Clinton Duodu

Personal information
- Date of birth: 20 June 2005 (age 21)
- Position: Forward

Team information
- Current team: Apollon Limassol
- Number: 17

Senior career*
- Years: Team / Apps / (Gls)
- 2020–2024: Bechem United / 96 / (7)
- 2024–: Apollon Limassol / 39 / (3)

= Clinton Duodu =

Ghanaian professional footballer

Clinton Duodu (born 20 June 2005) is a Ghanaian professional footballer who plays as forward for Cypriot First Division club Apollon Limassol.

== Career ==
===Bechem United===
Duodu started his professional career with Bechem United and was promoted to the senior team in August 2020 ahead of the 2020–21 season. On 11 November 2020, during the first match of the season he was named on the bench for the match against Liberty Professionals. He however made his debut the following week at the age of 15 years, during match day 2 after coming on in the 62nd minute for Emmanuel Boakye Owusu in a 1–0 victory West African Football Academy (WAFA). He made his first full debut on 18 December 2020 against Karela United, and created the assist to Steven Owusu's goal in the 46th minute. The match subsequently ended in a 2–1 victory for Bechem.

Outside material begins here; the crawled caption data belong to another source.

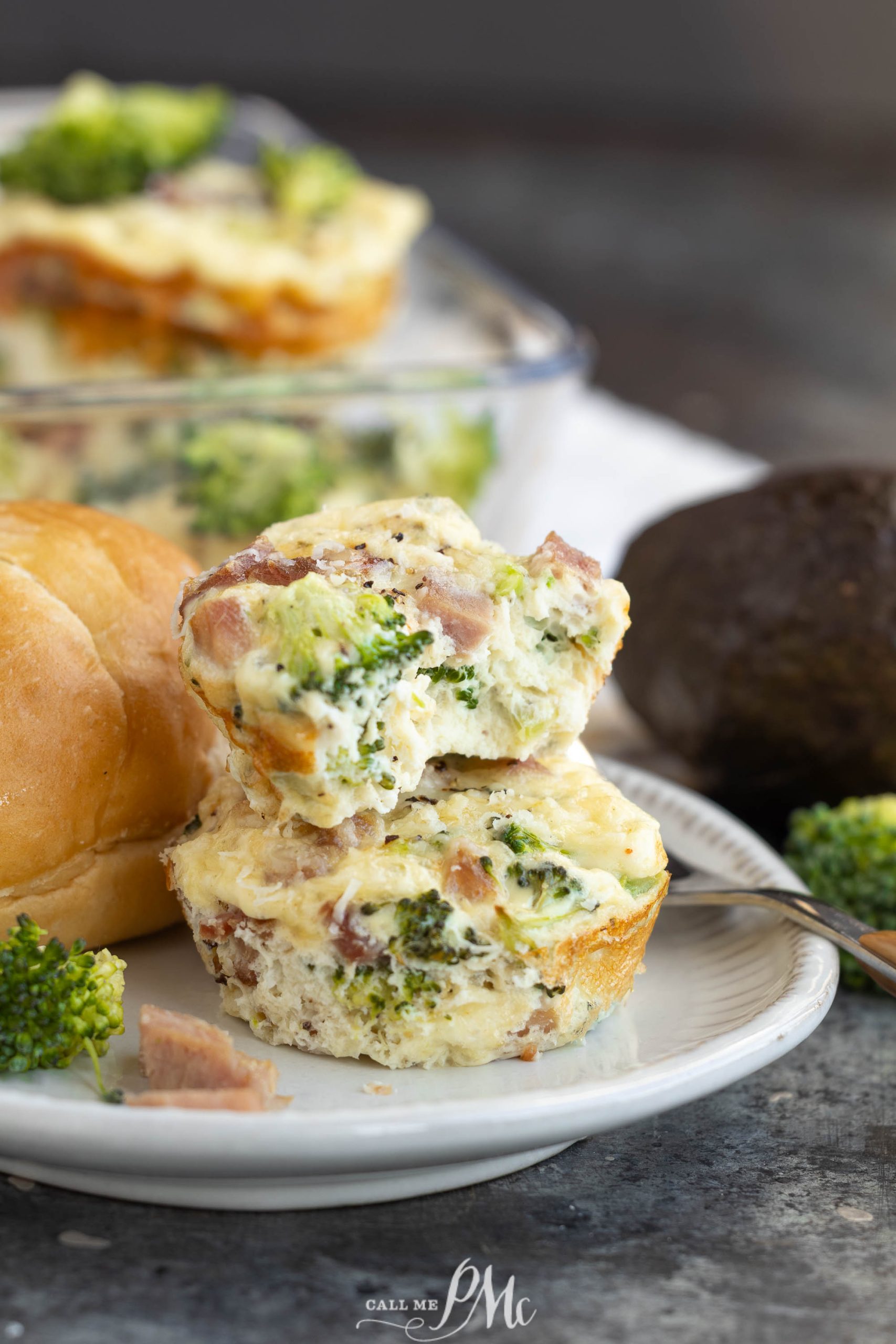 Two broccoli and ham Muffin Tin Egg Bites stacked on a plate with a roll, fresh broccoli, and part of an avocado in the background.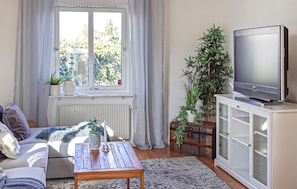 Ein Wohnzimmer mit einer Couch, einem Couchtisch, einem Fernseher auf einem Schrank und einem Fenster mit Vorhängen.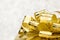 Close up Golden present box with big bow at bokeh white blur background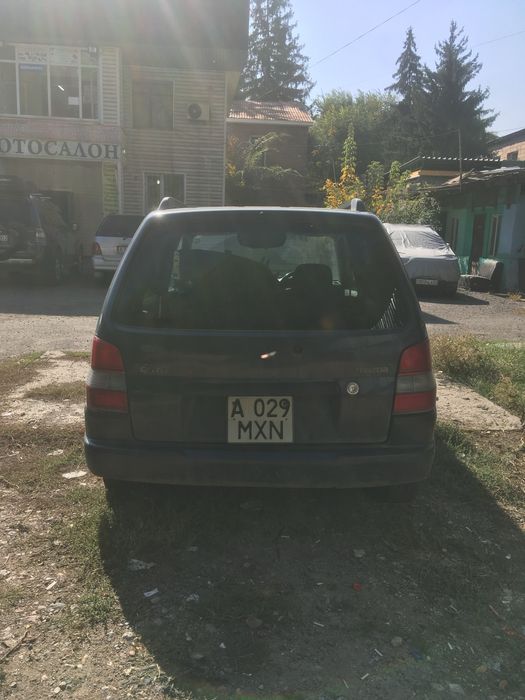 Мазда Демио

On 7 February 2021, he scored his debut goal after converting a penalty in the 13th minute in 3–1 victory over Accra Great Olympics.

In May 2022, Duodu was linked with a move to Portuguese Primeira Liga club Sporting CP.

In September 2022, Duodu was named by English newspaper The Guardian as one of the best players born in 2005 worldwide.

===Apollon Limassol===
On 6 September 2024, Duodu joined Cypriot First Division club Apollon Limassol on a three-year contract.